Text extract:
Introduction to the Data Catalog¶

In a Kedro project, the Data Catalog is a registry of all data sources available for use by the project. It is specified with a YAML catalog file that maps the names of node inputs and outputs as keys in the DataCatalog class.

This page introduces the basic sections of catalog.yml, which is the file Kedro uses to register data sources for a project.

Warning

Datasets are not included in the core Kedro package from Kedro version 0.19.0. Import them from the kedro-datasets package instead. From version 2.0.0 of kedro-datasets, all dataset names have changed to replace the capital letter "S" in "DataSet" with a lower case "s". For example, CSVDataSet is now CSVDataset.

The basics of `catalog.yml`¶

A separate page of Data Catalog YAML examples gives further examples of how to work with catalog.yml, but here we revisit the basic catalog.yml introduced by the spaceflights tutorial.

The example below registers two csv datasets and one xlsx dataset. To load or save a file within the local file system you must provide the dataset name (key), specify the dataset class through type, and set the file location using filepath.

companies:
  type: pandas.CSVDataset
  filepath: data/01_raw/companies.csv

reviews:
  type: pandas.CSVDataset
  filepath: data/01_raw/reviews.csv

shuttles:
  type: pandas.ExcelDataset
  filepath: data/01_raw/shuttles.xlsx
  load_args:
    engine: openpyxl # Use modern Excel engine (the default since Kedro 0.18.0)

Data section:
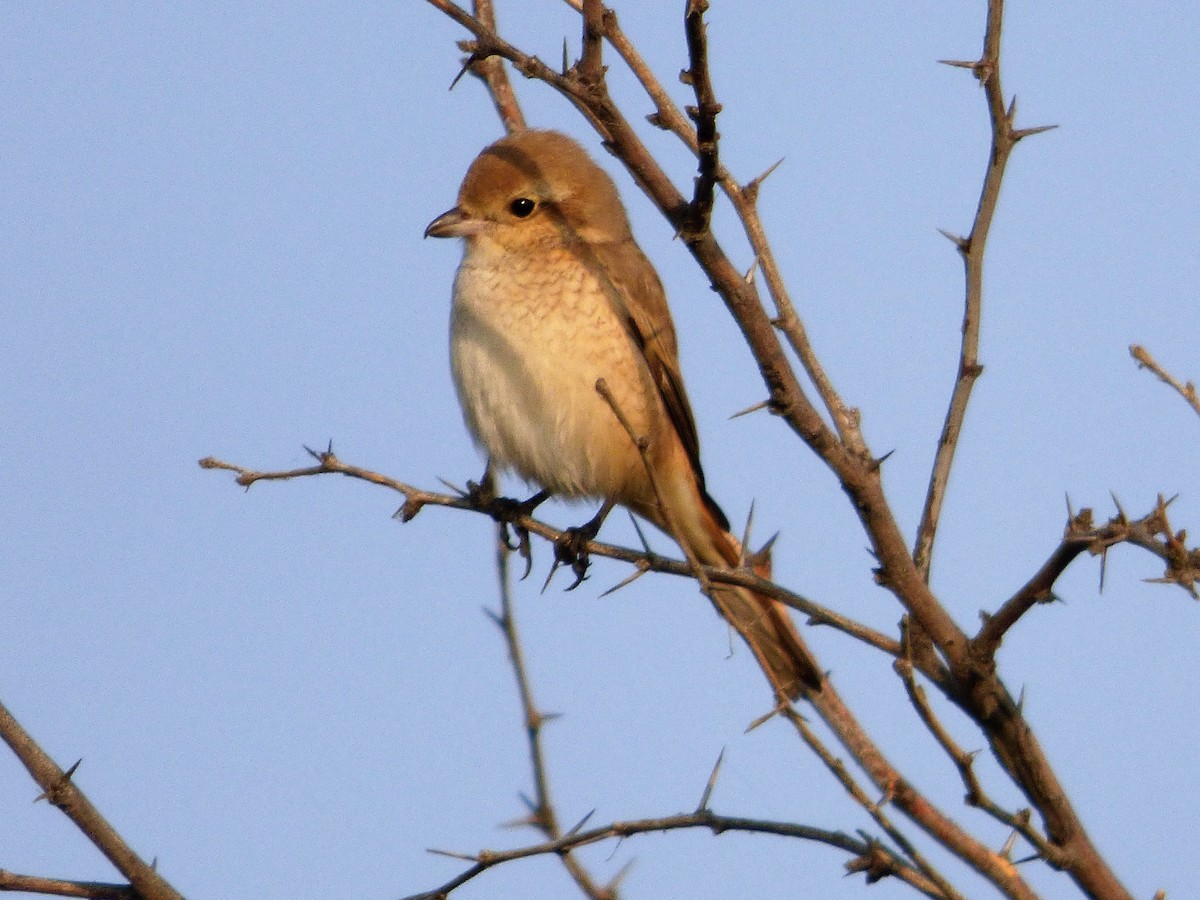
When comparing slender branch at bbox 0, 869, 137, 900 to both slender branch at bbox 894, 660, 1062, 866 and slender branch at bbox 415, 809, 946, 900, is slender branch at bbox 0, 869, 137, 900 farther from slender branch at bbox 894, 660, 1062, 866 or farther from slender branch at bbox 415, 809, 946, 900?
slender branch at bbox 894, 660, 1062, 866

Instruction 1: Using the Kedro Data Catalog introduction, how would you rewrite the passage from "Datasets are not" up to and including "location using filepath." with "spaceflights tutorial" changed to "introductory tutorial"?
Instruction 2: According to the Kedro Data Catalog introduction, why should datasets be imported from the kedro-datasets package? Answer in one to three sentences.
Instruction 3: How would the Kedro Data Catalog introduction go on after its last line?

Written reply 1:
Datasets are not included in the core Kedro package from Kedro version 0.19.0. Import them from the kedro-datasets package instead. From version 2.0.0 of kedro-datasets, all dataset names have changed to replace the capital letter "S" in "DataSet" with a lower case "s". For example, CSVDataSet is now CSVDataset.

The basics of `catalog.yml`¶

A separate page of Data Catalog YAML examples gives further examples of how to work with catalog.yml, but here we revisit the basic catalog.yml introduced by the introductory tutorial.

The example below registers two csv datasets and one xlsx dataset. To load or save a file within the local file system you must provide the dataset name (key), specify the dataset class through type, and set the file location using filepath.

Written reply 2: From Kedro version 0.19.0, datasets are no longer part of the core Kedro package, so they must be imported from kedro-datasets.

Written reply 3:
Configuring dataset parameters in `catalog.yml`¶

The dataset configuration in catalog.yml is defined as follows:

The top-level key is the dataset name used as a dataset identifier in the catalog - shuttles, weather in the example below.
The next level includes multiple keys. The first mandatory key is type, which declares the dataset type to use. The rest of the keys are dataset parameters and vary depending on the implementation. To get the extensive list of dataset parameters, see the kedro-datasets documentation.and navigate to the __init__ method of the target dataset.
Some dataset parameters can be further configured depending on the libraries underlying the dataset implementation. In the example below, a configuration of the shuttles dataset includes the load_args parameter which is defined by the pandas option for loading CSV files. While the save_args parameter in a configuration of the weather dataset is defined by the snowpark saveAsTable method. To get the extensive list of dataset parameters, see the kedro-datasets documentation. and navigate to the target parameter in the __init__ definition for the dataset. For those parameters we provide a reference to the underlying library configuration parameters. For example, under the load_args parameter section for pandas.ExcelDataset you can find a reference to the pandas.read_excel method defining the full set of the parameters accepted.

Note

Kedro datasets delegate any of the load_args / save_args directly to the underlying implementation.

The example below showcases the configuration of two datasets - shuttles of type pandas.ExcelDataset and weather of type snowflake.SnowparkTableDataset.

shuttles: # Dataset name
  type: pandas.ExcelDataset # Dataset type
  filepath: data/01_raw/shuttles.xlsx # pandas.ExcelDataset parameter
  load_args: # pandas.ExcelDataset parameter
    engine: openpyxl # Pandas option for loading CSV files

weather: # Dataset name
  type: snowflake.SnowparkTableDataset # Dataset type
  table_name: "weather_data"
  database: "meteorology"
  schema: "observations"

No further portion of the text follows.